* [What is required]:
Rewrite the material below as a numbered list with one line per entry, leaving out the blank lines.

* [Data to process]:
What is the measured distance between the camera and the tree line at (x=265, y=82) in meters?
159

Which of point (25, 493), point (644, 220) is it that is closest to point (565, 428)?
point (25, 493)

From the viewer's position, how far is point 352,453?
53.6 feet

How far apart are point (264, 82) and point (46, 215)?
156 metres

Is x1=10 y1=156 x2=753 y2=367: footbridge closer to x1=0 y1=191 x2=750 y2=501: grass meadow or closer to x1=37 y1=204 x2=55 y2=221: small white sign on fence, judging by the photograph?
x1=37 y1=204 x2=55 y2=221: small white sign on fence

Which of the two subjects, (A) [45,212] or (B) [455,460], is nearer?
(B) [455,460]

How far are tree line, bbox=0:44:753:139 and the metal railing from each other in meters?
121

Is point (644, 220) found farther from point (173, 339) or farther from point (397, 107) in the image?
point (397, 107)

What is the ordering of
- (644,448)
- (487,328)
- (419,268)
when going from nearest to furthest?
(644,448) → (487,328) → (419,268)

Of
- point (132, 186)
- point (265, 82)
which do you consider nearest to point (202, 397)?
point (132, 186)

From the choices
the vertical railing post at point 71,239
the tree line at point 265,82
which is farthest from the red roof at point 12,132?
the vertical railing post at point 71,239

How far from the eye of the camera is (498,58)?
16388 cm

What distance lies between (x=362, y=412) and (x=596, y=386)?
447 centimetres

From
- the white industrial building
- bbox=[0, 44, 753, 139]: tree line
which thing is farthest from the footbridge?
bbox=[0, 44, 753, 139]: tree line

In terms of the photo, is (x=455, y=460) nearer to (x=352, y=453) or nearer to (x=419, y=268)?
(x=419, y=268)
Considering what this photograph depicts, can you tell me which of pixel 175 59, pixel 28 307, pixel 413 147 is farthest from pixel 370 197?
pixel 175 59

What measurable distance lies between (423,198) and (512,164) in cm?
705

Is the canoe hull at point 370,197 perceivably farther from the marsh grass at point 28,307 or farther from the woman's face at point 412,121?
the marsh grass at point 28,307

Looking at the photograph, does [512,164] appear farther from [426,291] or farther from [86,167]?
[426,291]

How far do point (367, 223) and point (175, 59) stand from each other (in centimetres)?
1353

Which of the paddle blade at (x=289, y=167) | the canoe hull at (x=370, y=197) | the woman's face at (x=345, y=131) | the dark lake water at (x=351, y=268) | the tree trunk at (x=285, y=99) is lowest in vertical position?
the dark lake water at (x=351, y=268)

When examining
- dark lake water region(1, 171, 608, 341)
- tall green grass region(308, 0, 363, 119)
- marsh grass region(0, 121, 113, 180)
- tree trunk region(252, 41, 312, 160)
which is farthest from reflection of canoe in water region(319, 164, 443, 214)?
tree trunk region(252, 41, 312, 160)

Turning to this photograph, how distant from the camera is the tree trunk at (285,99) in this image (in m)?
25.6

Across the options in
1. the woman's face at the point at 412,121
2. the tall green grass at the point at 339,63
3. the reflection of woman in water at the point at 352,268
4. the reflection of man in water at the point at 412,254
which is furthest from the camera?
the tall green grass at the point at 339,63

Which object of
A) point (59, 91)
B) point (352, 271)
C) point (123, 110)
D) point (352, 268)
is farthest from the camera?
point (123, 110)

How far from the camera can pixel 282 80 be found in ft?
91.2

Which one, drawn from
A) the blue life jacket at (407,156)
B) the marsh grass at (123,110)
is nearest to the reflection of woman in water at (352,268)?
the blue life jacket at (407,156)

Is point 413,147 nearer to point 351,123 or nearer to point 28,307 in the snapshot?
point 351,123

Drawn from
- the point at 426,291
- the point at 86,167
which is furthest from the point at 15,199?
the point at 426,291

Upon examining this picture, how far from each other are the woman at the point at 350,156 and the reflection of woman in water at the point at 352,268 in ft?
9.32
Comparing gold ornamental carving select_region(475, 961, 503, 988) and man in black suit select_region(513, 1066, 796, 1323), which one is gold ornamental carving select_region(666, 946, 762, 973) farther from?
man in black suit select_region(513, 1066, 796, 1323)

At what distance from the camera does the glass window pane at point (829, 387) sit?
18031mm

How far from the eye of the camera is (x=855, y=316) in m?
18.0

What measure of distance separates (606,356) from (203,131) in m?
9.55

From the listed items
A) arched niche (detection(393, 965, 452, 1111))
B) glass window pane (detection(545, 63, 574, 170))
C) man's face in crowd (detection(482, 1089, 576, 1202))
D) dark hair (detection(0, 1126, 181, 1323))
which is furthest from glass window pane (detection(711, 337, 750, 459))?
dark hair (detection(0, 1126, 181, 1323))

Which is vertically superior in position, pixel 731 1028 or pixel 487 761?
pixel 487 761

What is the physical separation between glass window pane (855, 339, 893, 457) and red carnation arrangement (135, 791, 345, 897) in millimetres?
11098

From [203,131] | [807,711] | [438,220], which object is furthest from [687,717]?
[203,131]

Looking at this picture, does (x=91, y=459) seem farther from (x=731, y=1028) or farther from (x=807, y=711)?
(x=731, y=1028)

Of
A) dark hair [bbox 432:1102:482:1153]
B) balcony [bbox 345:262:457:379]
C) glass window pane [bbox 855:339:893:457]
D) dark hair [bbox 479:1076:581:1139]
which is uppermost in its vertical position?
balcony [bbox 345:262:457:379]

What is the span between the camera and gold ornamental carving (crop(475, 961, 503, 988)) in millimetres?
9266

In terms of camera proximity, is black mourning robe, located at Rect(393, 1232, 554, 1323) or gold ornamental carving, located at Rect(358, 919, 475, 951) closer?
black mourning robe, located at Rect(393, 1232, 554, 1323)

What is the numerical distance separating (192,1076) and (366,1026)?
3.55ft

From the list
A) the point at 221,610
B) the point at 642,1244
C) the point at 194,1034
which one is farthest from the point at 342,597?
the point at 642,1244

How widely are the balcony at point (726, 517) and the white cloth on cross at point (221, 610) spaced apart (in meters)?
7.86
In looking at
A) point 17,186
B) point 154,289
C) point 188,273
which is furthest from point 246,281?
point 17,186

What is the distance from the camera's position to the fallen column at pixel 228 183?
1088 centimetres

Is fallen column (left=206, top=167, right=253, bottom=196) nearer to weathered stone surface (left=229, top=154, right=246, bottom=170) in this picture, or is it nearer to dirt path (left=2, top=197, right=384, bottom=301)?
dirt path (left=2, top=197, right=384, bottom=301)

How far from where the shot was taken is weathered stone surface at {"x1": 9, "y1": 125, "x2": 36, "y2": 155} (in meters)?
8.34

* [Task output]:
1. What is the measured distance between the camera and the tree line at (x=265, y=82) in meters?
2. 159
3. Which of point (25, 493), point (644, 220) is it that is closest to point (565, 428)?
4. point (25, 493)
5. From the viewer's position, how far is point 352,453?
6. 53.6 feet
7. How far apart are point (264, 82) and point (46, 215)?
8. 156 metres
9. Is x1=10 y1=156 x2=753 y2=367: footbridge closer to x1=0 y1=191 x2=750 y2=501: grass meadow or closer to x1=37 y1=204 x2=55 y2=221: small white sign on fence, judging by the photograph?
10. x1=37 y1=204 x2=55 y2=221: small white sign on fence
11. Which of the two subjects, (A) [45,212] or (B) [455,460], is nearer?
12. (B) [455,460]
13. How far are tree line, bbox=0:44:753:139 and the metal railing from each other in meters?
14. 121
15. Is point (644, 220) found farther from point (173, 339) or farther from point (397, 107) in the image?
16. point (397, 107)
17. What is the ordering of
18. - (644,448)
19. - (487,328)
20. - (419,268)
21. when going from nearest to furthest?
22. (644,448) → (487,328) → (419,268)
23. Of
24. - point (132, 186)
25. - point (265, 82)
26. which do you consider nearest to point (202, 397)?
27. point (132, 186)
28. From the choices
29. the vertical railing post at point 71,239
30. the tree line at point 265,82
31. which is farthest from the red roof at point 12,132?
32. the vertical railing post at point 71,239
33. How far from the eye of the camera is (498,58)?
34. 16388 cm
35. What distance lies between (x=362, y=412) and (x=596, y=386)?
36. 447 centimetres
37. From
38. - the white industrial building
39. - bbox=[0, 44, 753, 139]: tree line
40. which thing is farthest from the footbridge?
41. bbox=[0, 44, 753, 139]: tree line
42. In terms of the photo, is (x=455, y=460) nearer to (x=352, y=453) or nearer to (x=419, y=268)?
43. (x=419, y=268)
44. Considering what this photograph depicts, can you tell me which of pixel 175 59, pixel 28 307, pixel 413 147 is farthest from pixel 370 197?
45. pixel 175 59
46. What measurable distance lies between (423,198) and (512,164) in cm?
47. 705
48. Is the canoe hull at point 370,197 perceivably farther from the marsh grass at point 28,307 or farther from the woman's face at point 412,121?
49. the marsh grass at point 28,307
50. Looking at the photograph, does [512,164] appear farther from [426,291] or farther from [86,167]?
51. [426,291]
52. How far do point (367, 223) and point (175, 59) stand from each other (in centimetres)?
53. 1353
54. Which of the paddle blade at (x=289, y=167) | the canoe hull at (x=370, y=197) | the woman's face at (x=345, y=131) | the dark lake water at (x=351, y=268) | the tree trunk at (x=285, y=99) is lowest in vertical position?
55. the dark lake water at (x=351, y=268)
56. When examining
57. - dark lake water region(1, 171, 608, 341)
58. - tall green grass region(308, 0, 363, 119)
59. - marsh grass region(0, 121, 113, 180)
60. - tree trunk region(252, 41, 312, 160)
61. which is farthest from reflection of canoe in water region(319, 164, 443, 214)?
62. tree trunk region(252, 41, 312, 160)
63. Turning to this photograph, how distant from the camera is the tree trunk at (285,99) in this image (in m)?
64. 25.6
65. Across the options in
66. 1. the woman's face at the point at 412,121
67. 2. the tall green grass at the point at 339,63
68. 3. the reflection of woman in water at the point at 352,268
69. 4. the reflection of man in water at the point at 412,254
70. which is furthest from the camera?
71. the tall green grass at the point at 339,63
72. Which object of
73. A) point (59, 91)
74. B) point (352, 271)
75. C) point (123, 110)
76. D) point (352, 268)
77. is farthest from the camera?
78. point (123, 110)
79. How far from the camera can pixel 282 80 be found in ft?
80. 91.2
81. Which one, drawn from
82. A) the blue life jacket at (407,156)
83. B) the marsh grass at (123,110)
84. is nearest to the reflection of woman in water at (352,268)?
85. the blue life jacket at (407,156)
86. Is point 413,147 nearer to point 351,123 or nearer to point 28,307 in the snapshot?
87. point 351,123
88. Drawn from
89. - the point at 426,291
90. - the point at 86,167
91. which is furthest from the point at 15,199?
92. the point at 426,291
93. Upon examining this picture, how far from each other are the woman at the point at 350,156 and the reflection of woman in water at the point at 352,268 in ft?
94. 9.32
95. Comparing gold ornamental carving select_region(475, 961, 503, 988) and man in black suit select_region(513, 1066, 796, 1323), which one is gold ornamental carving select_region(666, 946, 762, 973) farther from?
96. man in black suit select_region(513, 1066, 796, 1323)
97. At what distance from the camera does the glass window pane at point (829, 387) sit?
98. 18031mm
99. How far from the eye of the camera is (x=855, y=316) in m?
100. 18.0
101. What measure of distance separates (606,356) from (203,131) in m?
102. 9.55
103. From the listed items
104. A) arched niche (detection(393, 965, 452, 1111))
105. B) glass window pane (detection(545, 63, 574, 170))
106. C) man's face in crowd (detection(482, 1089, 576, 1202))
107. D) dark hair (detection(0, 1126, 181, 1323))
108. which is furthest from glass window pane (detection(711, 337, 750, 459))?
109. dark hair (detection(0, 1126, 181, 1323))
110. Which is vertically superior in position, pixel 731 1028 or pixel 487 761?
111. pixel 487 761
112. What is the physical separation between glass window pane (855, 339, 893, 457) and red carnation arrangement (135, 791, 345, 897) in millimetres?
113. 11098
114. From [203,131] | [807,711] | [438,220], which object is furthest from [687,717]?
115. [203,131]
116. Looking at this picture, does (x=91, y=459) seem farther from (x=731, y=1028) or farther from (x=807, y=711)?
117. (x=731, y=1028)
118. Of
119. A) dark hair [bbox 432:1102:482:1153]
120. B) balcony [bbox 345:262:457:379]
121. C) glass window pane [bbox 855:339:893:457]
122. D) dark hair [bbox 479:1076:581:1139]
123. which is uppermost in its vertical position?
124. balcony [bbox 345:262:457:379]
125. What is the span between the camera and gold ornamental carving (crop(475, 961, 503, 988)) in millimetres?
126. 9266
127. In terms of camera proximity, is black mourning robe, located at Rect(393, 1232, 554, 1323) or gold ornamental carving, located at Rect(358, 919, 475, 951) closer?
128. black mourning robe, located at Rect(393, 1232, 554, 1323)
129. What is the numerical distance separating (192,1076) and (366,1026)?
130. 3.55ft
131. From the list
132. A) the point at 221,610
133. B) the point at 642,1244
134. C) the point at 194,1034
135. which one is farthest from the point at 342,597?
136. the point at 642,1244
137. How widely are the balcony at point (726, 517) and the white cloth on cross at point (221, 610) spaced apart (in meters)?
138. 7.86
139. In looking at
140. A) point 17,186
141. B) point 154,289
142. C) point 188,273
143. which is furthest from point 246,281?
144. point 17,186
145. What is the distance from the camera's position to the fallen column at pixel 228 183?
146. 1088 centimetres
147. Is fallen column (left=206, top=167, right=253, bottom=196) nearer to weathered stone surface (left=229, top=154, right=246, bottom=170) in this picture, or is it nearer to dirt path (left=2, top=197, right=384, bottom=301)?
148. dirt path (left=2, top=197, right=384, bottom=301)
149. How far from where the shot was taken is weathered stone surface at {"x1": 9, "y1": 125, "x2": 36, "y2": 155} (in meters)?
150. 8.34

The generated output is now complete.